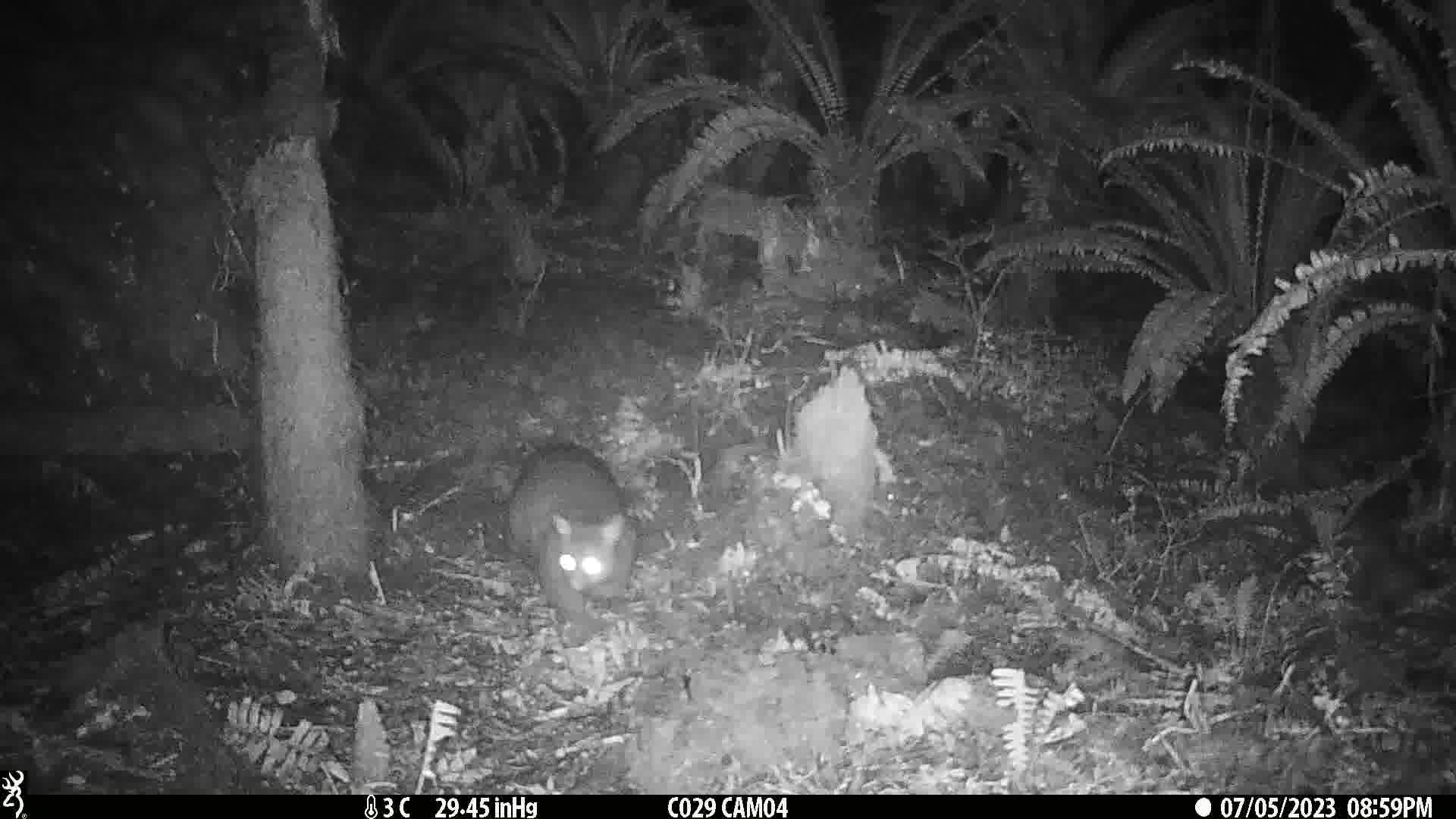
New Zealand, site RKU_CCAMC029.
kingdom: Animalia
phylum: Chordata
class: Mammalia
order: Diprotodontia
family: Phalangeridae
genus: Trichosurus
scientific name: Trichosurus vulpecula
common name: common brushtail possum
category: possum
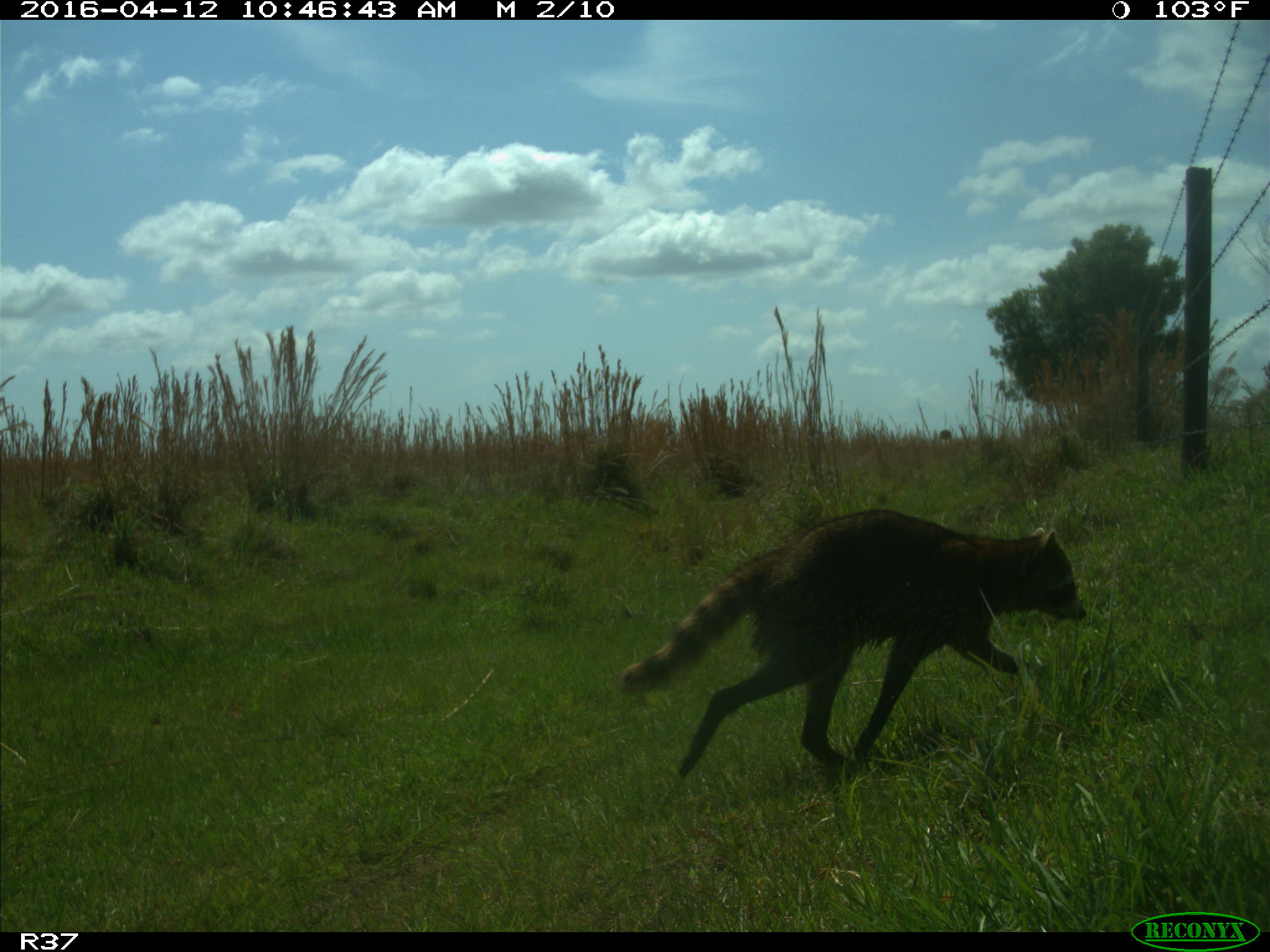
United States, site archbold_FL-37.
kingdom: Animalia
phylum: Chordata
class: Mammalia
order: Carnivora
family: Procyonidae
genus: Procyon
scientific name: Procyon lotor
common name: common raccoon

^^^^^^^^

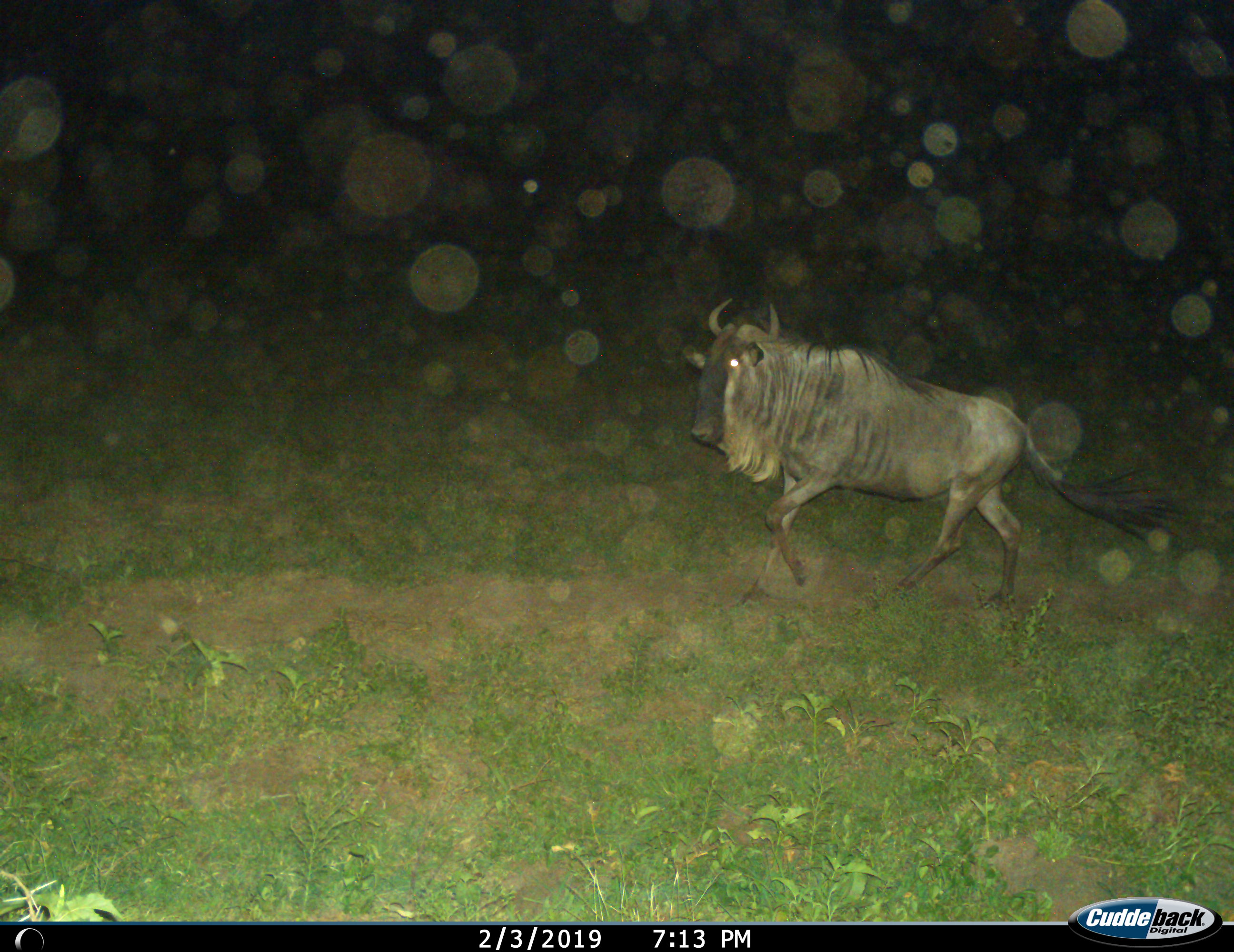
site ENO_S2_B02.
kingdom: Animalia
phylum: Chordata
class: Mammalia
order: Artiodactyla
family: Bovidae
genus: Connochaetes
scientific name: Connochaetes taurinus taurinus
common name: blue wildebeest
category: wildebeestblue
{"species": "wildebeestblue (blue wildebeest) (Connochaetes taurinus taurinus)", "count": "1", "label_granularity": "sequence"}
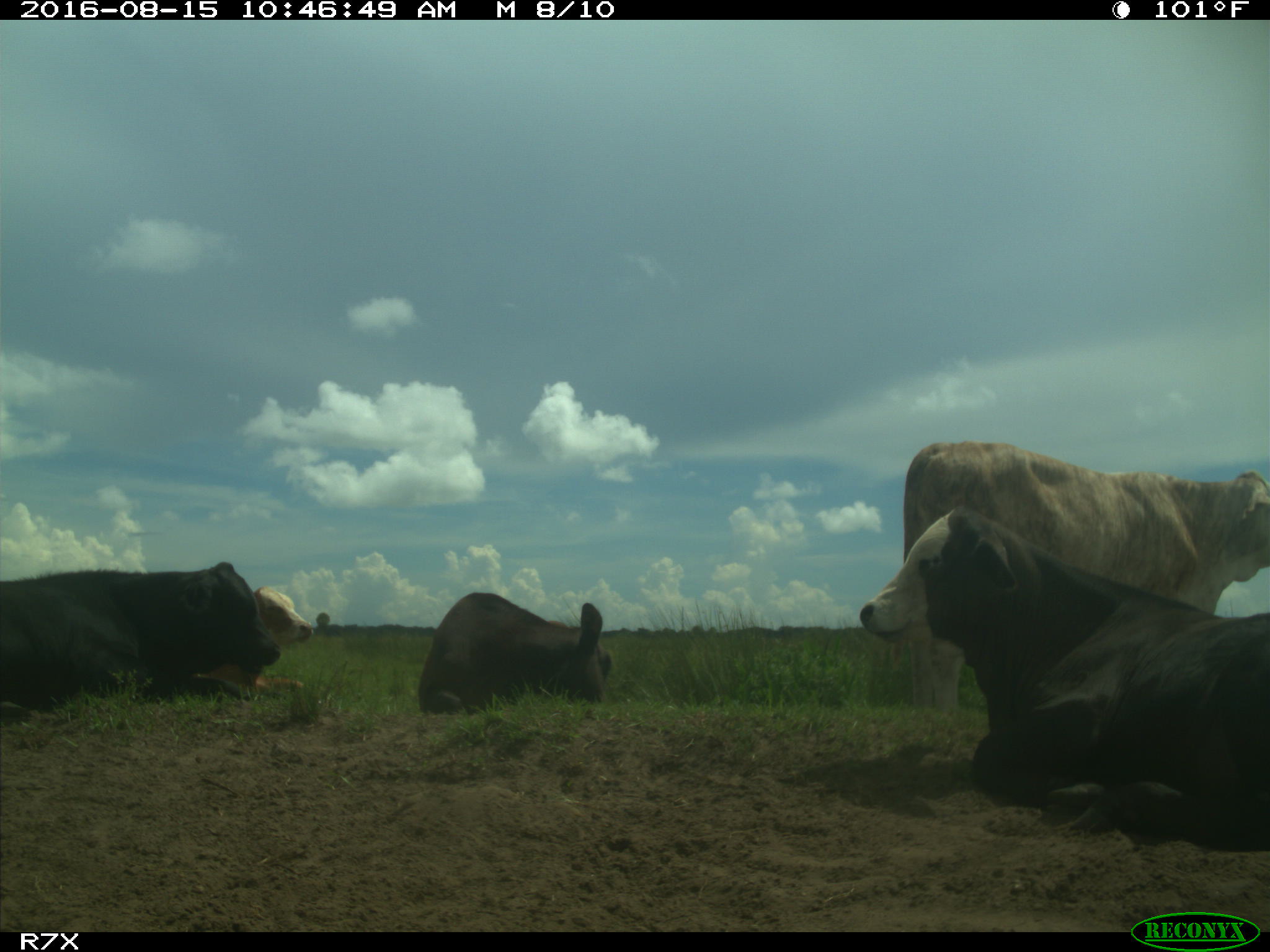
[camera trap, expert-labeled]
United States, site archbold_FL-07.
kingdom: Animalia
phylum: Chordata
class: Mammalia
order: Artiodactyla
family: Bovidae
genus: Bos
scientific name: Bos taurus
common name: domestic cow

^^^^^^^^

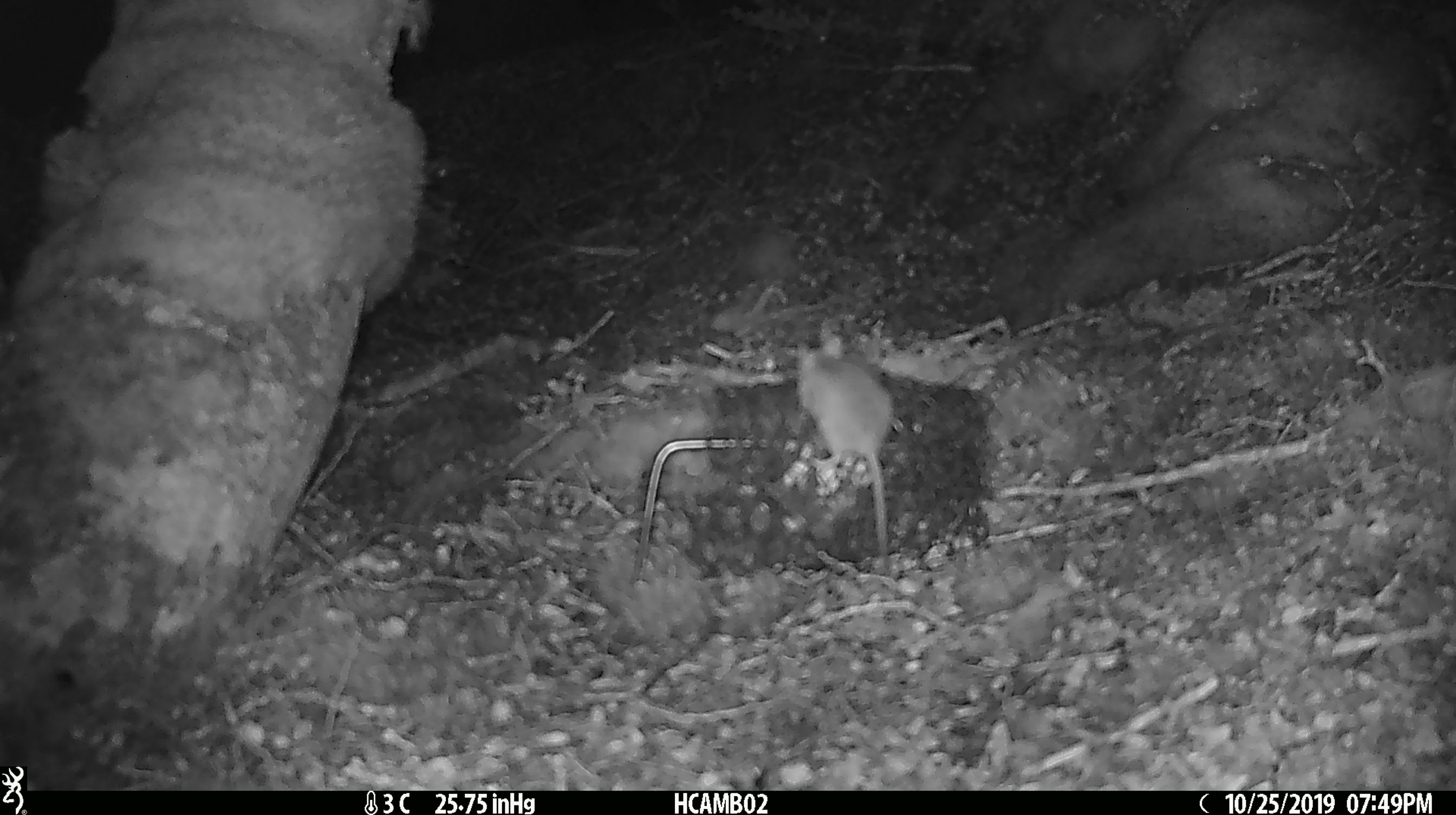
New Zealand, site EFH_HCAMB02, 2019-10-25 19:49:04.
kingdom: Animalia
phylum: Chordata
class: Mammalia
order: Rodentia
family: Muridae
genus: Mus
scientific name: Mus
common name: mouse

^^^^^^^^

■ Directions
Please show every line above that includes the word "United".

■ Output for this exercise
United States, site archbold_FL-37.
United States, site archbold_FL-07.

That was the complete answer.